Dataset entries

## start

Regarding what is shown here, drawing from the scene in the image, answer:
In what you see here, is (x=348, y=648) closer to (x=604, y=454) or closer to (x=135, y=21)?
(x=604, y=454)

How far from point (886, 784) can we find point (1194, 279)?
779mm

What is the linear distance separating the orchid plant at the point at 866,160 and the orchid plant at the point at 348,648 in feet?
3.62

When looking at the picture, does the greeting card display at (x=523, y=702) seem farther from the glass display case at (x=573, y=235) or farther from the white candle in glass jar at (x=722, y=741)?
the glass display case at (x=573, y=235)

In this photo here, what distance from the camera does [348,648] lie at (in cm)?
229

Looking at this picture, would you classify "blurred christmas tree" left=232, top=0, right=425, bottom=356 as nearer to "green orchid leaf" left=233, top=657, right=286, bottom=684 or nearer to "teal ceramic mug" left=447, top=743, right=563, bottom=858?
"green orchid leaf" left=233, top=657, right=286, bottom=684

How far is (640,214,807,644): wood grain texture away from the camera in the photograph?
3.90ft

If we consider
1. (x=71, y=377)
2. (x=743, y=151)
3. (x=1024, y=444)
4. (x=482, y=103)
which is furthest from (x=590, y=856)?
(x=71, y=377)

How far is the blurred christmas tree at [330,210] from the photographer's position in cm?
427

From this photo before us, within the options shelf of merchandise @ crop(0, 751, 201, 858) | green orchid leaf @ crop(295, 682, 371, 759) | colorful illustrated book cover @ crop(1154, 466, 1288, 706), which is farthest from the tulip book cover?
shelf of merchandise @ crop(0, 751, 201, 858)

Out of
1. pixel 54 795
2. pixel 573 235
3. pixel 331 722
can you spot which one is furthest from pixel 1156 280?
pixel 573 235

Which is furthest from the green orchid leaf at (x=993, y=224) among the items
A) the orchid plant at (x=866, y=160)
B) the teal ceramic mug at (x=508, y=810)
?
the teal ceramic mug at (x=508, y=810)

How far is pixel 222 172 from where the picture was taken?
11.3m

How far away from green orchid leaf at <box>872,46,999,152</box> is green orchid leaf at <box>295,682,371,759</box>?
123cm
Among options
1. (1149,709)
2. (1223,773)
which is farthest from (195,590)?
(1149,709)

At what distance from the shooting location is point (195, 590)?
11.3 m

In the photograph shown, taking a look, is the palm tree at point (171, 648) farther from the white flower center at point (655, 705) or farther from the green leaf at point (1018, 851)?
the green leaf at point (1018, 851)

## end

TASK DIRECTIONS
Can you write out all of the data above again, line for line and word for word, with nothing changed?

EXERCISE RESULT
Regarding what is shown here, drawing from the scene in the image, answer:
In what you see here, is (x=348, y=648) closer to (x=604, y=454) or closer to (x=135, y=21)?
(x=604, y=454)

How far from point (886, 784) can we find point (1194, 279)?
779mm

What is the linear distance separating the orchid plant at the point at 866,160 and the orchid plant at the point at 348,648 in feet?
3.62

When looking at the picture, does the greeting card display at (x=523, y=702) seem farther from the glass display case at (x=573, y=235) or farther from the white candle in glass jar at (x=722, y=741)?
the glass display case at (x=573, y=235)

In this photo here, what distance from the camera does [348,648] lie at (in cm)?
229

Looking at this picture, would you classify "blurred christmas tree" left=232, top=0, right=425, bottom=356 as nearer to "green orchid leaf" left=233, top=657, right=286, bottom=684 or nearer to "teal ceramic mug" left=447, top=743, right=563, bottom=858?
"green orchid leaf" left=233, top=657, right=286, bottom=684

How far is (640,214,807,644): wood grain texture away from the camera in the photograph?
3.90ft

If we consider
1. (x=71, y=377)
2. (x=743, y=151)
3. (x=1024, y=444)
4. (x=482, y=103)
which is furthest from (x=590, y=856)?
(x=71, y=377)

How far is the blurred christmas tree at [330,210] from the photographer's position in cm?
427

From this photo before us, within the options shelf of merchandise @ crop(0, 751, 201, 858) | green orchid leaf @ crop(295, 682, 371, 759) | colorful illustrated book cover @ crop(1154, 466, 1288, 706), which is farthest from the tulip book cover?
shelf of merchandise @ crop(0, 751, 201, 858)

Out of
1. pixel 54 795
2. pixel 573 235
3. pixel 331 722
can you spot which one is furthest from pixel 1156 280?
pixel 573 235

Which is furthest from the green orchid leaf at (x=993, y=224) among the items
A) the orchid plant at (x=866, y=160)
B) the teal ceramic mug at (x=508, y=810)
?
the teal ceramic mug at (x=508, y=810)

How far is pixel 222 172 from where the picture was taken?
11.3m

How far away from green orchid leaf at <box>872,46,999,152</box> is green orchid leaf at <box>295,682,371,759</box>?
123cm
Among options
1. (1149,709)
2. (1223,773)
which is farthest from (195,590)?
(1149,709)

At what distance from the shooting location is point (195, 590)?
11.3 m

In the photograph shown, taking a look, is the palm tree at point (171, 648) farther from the white flower center at point (655, 705) or farther from the green leaf at point (1018, 851)?
the green leaf at point (1018, 851)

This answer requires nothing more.